Dataset entries:
-- Begin --

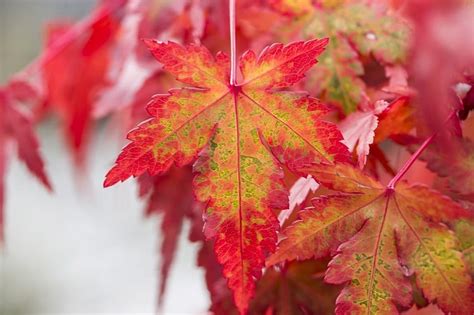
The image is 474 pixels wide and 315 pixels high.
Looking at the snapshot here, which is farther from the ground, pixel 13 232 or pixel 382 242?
pixel 13 232

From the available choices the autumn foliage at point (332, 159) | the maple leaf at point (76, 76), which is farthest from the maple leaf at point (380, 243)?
the maple leaf at point (76, 76)

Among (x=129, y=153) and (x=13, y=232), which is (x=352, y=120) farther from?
(x=13, y=232)

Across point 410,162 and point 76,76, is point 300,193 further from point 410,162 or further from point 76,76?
point 76,76

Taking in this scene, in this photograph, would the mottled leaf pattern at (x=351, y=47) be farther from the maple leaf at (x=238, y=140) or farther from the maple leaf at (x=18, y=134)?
the maple leaf at (x=18, y=134)

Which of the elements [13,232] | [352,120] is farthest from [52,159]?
[352,120]

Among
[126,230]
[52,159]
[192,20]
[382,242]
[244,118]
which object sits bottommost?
[382,242]

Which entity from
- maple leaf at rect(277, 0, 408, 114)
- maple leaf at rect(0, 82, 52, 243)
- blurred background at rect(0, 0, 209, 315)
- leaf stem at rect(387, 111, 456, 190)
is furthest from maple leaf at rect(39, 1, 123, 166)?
blurred background at rect(0, 0, 209, 315)
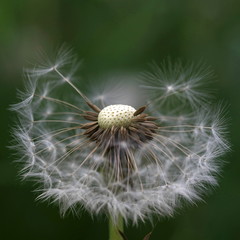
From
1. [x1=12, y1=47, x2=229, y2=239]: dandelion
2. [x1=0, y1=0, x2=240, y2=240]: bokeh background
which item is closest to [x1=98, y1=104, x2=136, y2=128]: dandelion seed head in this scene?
[x1=12, y1=47, x2=229, y2=239]: dandelion

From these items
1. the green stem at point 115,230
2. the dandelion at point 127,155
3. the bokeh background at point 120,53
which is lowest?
the green stem at point 115,230

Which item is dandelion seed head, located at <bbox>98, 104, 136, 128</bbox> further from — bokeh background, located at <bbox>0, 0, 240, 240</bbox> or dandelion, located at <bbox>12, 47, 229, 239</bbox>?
bokeh background, located at <bbox>0, 0, 240, 240</bbox>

-- End --

= TASK TO CARRY OUT =
Rewrite the records above, changing "farthest" to "most distant" and leaving everything else the same. Omit the pictures.

= SOLUTION TO THIS TASK =
The image is 474 pixels wide and 315 pixels high.
Looking at the snapshot here, which is farther from the ground, pixel 13 232 or pixel 382 242?
pixel 13 232

From the available choices the autumn foliage at point (332, 159) | the maple leaf at point (76, 76), which is most distant from the maple leaf at point (380, 243)?
the maple leaf at point (76, 76)

Among (x=129, y=153) and (x=13, y=232), which is (x=352, y=120) farther from?
(x=13, y=232)

Across point 410,162 and point 76,76, is point 300,193 further from point 410,162 or further from point 76,76?
point 76,76

Taking in this scene, in this photograph, would the mottled leaf pattern at (x=351, y=47) be farther from the maple leaf at (x=238, y=140) or farther from the maple leaf at (x=18, y=134)?
the maple leaf at (x=18, y=134)

Which of the elements [13,232] | [352,120] is most distant from [52,159]?
[352,120]

Among
[126,230]
[52,159]
[192,20]
[382,242]
[244,118]
which object sits bottommost?
[382,242]

Which entity from
- maple leaf at rect(277, 0, 408, 114)
- maple leaf at rect(0, 82, 52, 243)
- blurred background at rect(0, 0, 209, 315)
- leaf stem at rect(387, 111, 456, 190)
is furthest from maple leaf at rect(39, 1, 123, 166)?
blurred background at rect(0, 0, 209, 315)
From
1. [x1=12, y1=47, x2=229, y2=239]: dandelion
2. [x1=0, y1=0, x2=240, y2=240]: bokeh background
which item is closest to [x1=98, y1=104, x2=136, y2=128]: dandelion seed head in this scene?
[x1=12, y1=47, x2=229, y2=239]: dandelion

From these items
1. the green stem at point 115,230
2. the dandelion at point 127,155
3. the bokeh background at point 120,53
which is lowest?
the green stem at point 115,230

Which item is dandelion seed head, located at <bbox>98, 104, 136, 128</bbox> further from — bokeh background, located at <bbox>0, 0, 240, 240</bbox> or dandelion, located at <bbox>12, 47, 229, 239</bbox>?
bokeh background, located at <bbox>0, 0, 240, 240</bbox>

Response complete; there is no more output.